Researchers in the College of Agricultural, Consumer and Environmental Sciences (ACES) and the Institute for Sustainability, Energy, and Environment (iSEE) at U. of I. note that support for cellulosics has waned in part due to uncertainty around land availability, feedstock yields, costs, and greenhouse gas (GHG) emission savings. In a recent study, they quantified these uncertainties for multiple feedstocks and policy scenarios, concluding that cellulosic feedstocks outperform corn ethanol in nearly all cases—but will require considerable policy support to grow and sustain the industry.

"There are a lot of advantages for perennial feedstocks to decarbonize transportation," said Madhu Khanna, ACES Distinguished Professor in Environmental Economics in the Department of Agricultural and Consumer Economics, the Alvin H. Baum Family Fund Chair, and director of iSEE, and a senior author on the U.S. Department of Energy-funded study led by the Center for Advanced Bioenergy and Bioproducts Innovation (CABBI).

"We need long-term policy commitments with assured demand for cellulosic biofuels, as well as short-term policy support like tax credits, which could be based on the carbon intensity of biofuels."

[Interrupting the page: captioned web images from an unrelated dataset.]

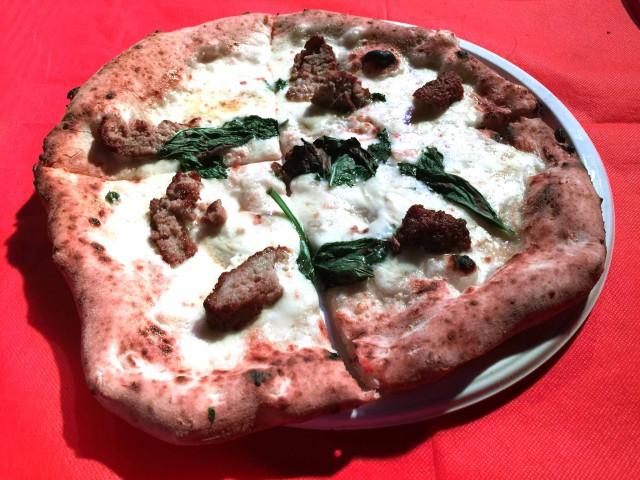 pizza con polpette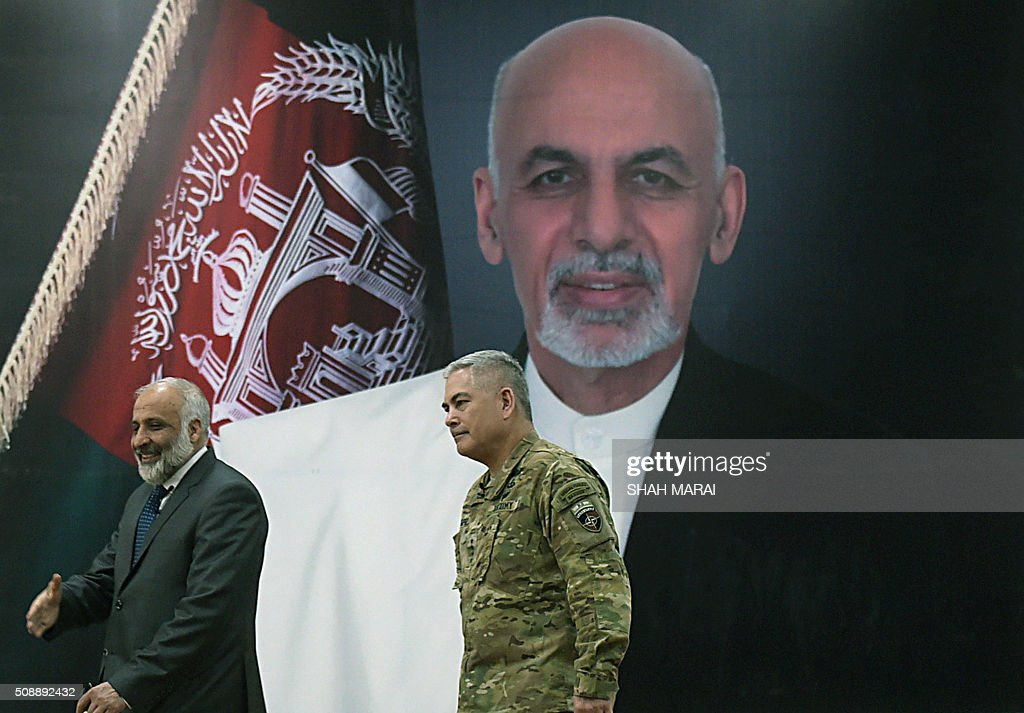 Commander of US and NATO forces in Afghanistan General John F. Campbell (R) and Afghan Acting Defence Minister Masoom Stanekzai (L) walk to attend a joint press conference in Kabul on February 7, 2016. AFP PHOTO / SHAH Marai / AFP / SHAH MARAI
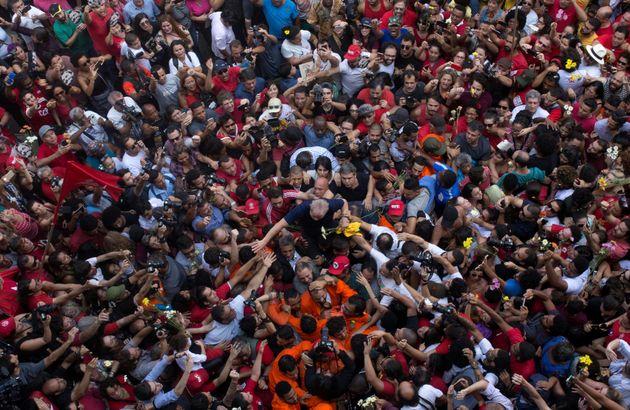Lula, pouco antes de sua prisão, em abril de 2018. Apoiadores e militância compareceram...
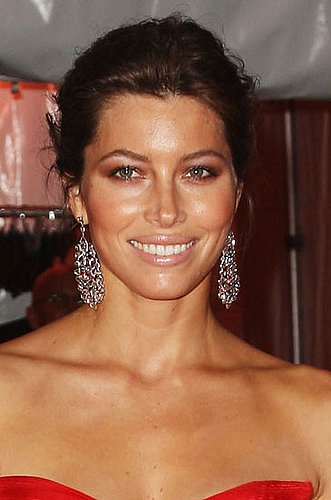 Jessica Biel's Hair and Makeup at the Met's Costume Institute Gala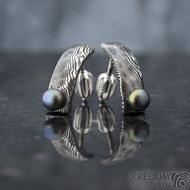 Moon Natura s černou perlou - kované damasteel náušnice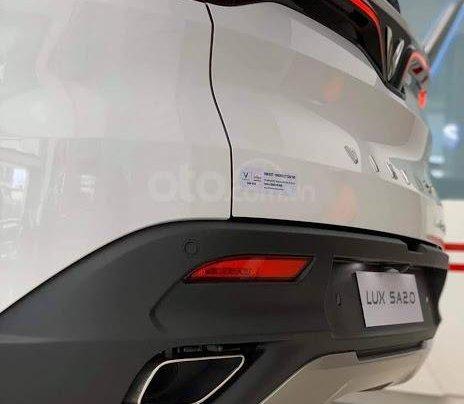 Xe VinFast LUX SA 2.0 AT 2020, màu trắng3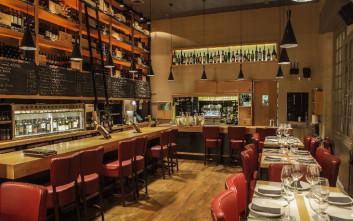 Για κρασί σε νέα και καθιερωμένα wine bars στο ιστορικό κέντρο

The CABBI team developed a complex model integrating economics, crop growth information, land availability, refinery processes, and carbon benefits to compare multiple biofuel feedstocks—corn, soybeans, corn stover, miscanthus, switchgrass, and energy sorghum. The team projected outcomes for 2016 to 2030 under various policy scenarios.

These included a "no policy" or baseline scenario in which corn ethanol held steady at 6 billion gallons per year, a corn ethanol mandate of 15 billion gallons, and a corn + cellulosic ethanol mandate adding 16 billion gallons of cellulosic ethanol (a total of 31 billion gallons) by 2030.

The model predicted everything from the effect of ethanol mandates on corn and feedstock prices to where each feedstock would be grown most productively, taking into account land use change, greenhouse gas emissions, and societal costs. In the end, the cellulosic mandate came out on top.

"Electrification has caught a lot of attention, and there's a lot of policy support for it, but it's going to be a slow process to change the vehicle fleet. Liquid biofuels offer an almost immediate benefit with existing infrastructure," Khanna said.

"Cellulosic biofuels are particularly promising because they are high yielding per unit land and can be grown at least partly on marginal land, which is low-productivity land that can support crops without conversion, such as fallow cropland. Hence, their production conflicts much less with food crops compared to the use of corn and soybean for biofuel."

The team was particularly interested in quantifying indirect land use change (ILUC). When biofuels are produced, Khanna explains, the price of land goes up, forcing up the price of commodities. That creates incentives for non-cropland (e.g., grassland or forest) to be converted into cropland, but conversion releases stored carbon.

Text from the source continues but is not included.